It is at this time I get to finally meet everyone and even stay with them for a weekend event. A year later things are better and we plan a vacation, one of many that year. H mentions to G that we are going to a resort and G decides that it would be fun for the 4 of us. So we go. One evening G has a bit too much to drink and goes on rant about how it would be okay if we swapped partners for some oral gratification... My hubby almost punched him in the face. Of course the next day G didn't remember anything so we calked it up to being really intoxicated. 

Shortly after returning home, my hubs was talking with a mutual friend that was also receiving counseling from G for his marital problems and tells him what happened on our vaca. The guy proceeds to tell my hubs that G tried to convince him to have sex with his wife (G's wife) while he (G) watched. I'm not sure, but what part of the bible suggests partner swapping as a cure for infidelity


----------



## 2ntnuf (Jul 14, 2012)

jd08 said:


> She still tells her mom when we are going through sex droughts and tells her that I get upset as a result. That's an issue I intend to address at counseling.
> 
> 
> _Posted via Mobile Device_


I understand the need for a network, but I've always believed this to be a very bad thing. If she is going to mom, their are issues that you will be trying to deal with the way her father did. 

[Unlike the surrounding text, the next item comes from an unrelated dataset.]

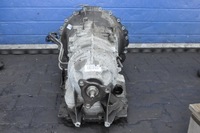 фото thumb №7, Xf i x250 xj 2.7d v6 коробка передач 6hp-26 8x23-7000-ad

I think there is something wrong with your wife that is evident with psychologists. That's why she won't go to one who is qualified. This hidden issue, if worked on, may help you both to have a better time with MC. 

I think it's a mistake to go to this guy. You may have to go, just to get her into one with a real counselor, but I think I would talk to a real one first and ask him/her how to handle the situation.


----------



## Rowan (Apr 3, 2012)

Cletus said:


> There is something wrong with it if it's to be the basis of a marriage counseling session and you don't buy it.


Do be aware that this holds true even for secular approaches to counseling. If it's something you absolutely don't buy, or even something that you sort of buy but doesn't seem to really fully address the issues in your marriage, then it isn't going to be effective. 

Imago was that for us.


----------



## Stressedandsad (Jan 29, 2014)

No way I'd go to a Religion based counselor unless I was 100% behind said religion. Good luck!


----------



## Hicks (Jan 14, 2011)

Well, the bible does specifically address the problems you are having in your marriage..... You can ask him "What does the bible say about involving your mother in your marriage"... "What does the bible say about sex in marriage? "Does the bible say women should sexually reject their husbands?"


----------



## bild-a-loco (Jan 22, 2014)

NO WAY I would go see an unlicensed guy working out of his house and just accepting donations - that's downright not real smart. If wife objects, simply remind her, a licensed "legit" counselor is obligated by law to keep everything said in that room confidential or he'll lose his license and could face civil or criminal charges as well. 

This guy, because he's not licensed in any way, can take anything you two say and post it all over Facebook if he wants to. Not saying he will, but there's nothing to stop him, legally, from sharing your information with anyone he wants to. 

NO WAY would I go see that guy... nope, nope, nope!


----------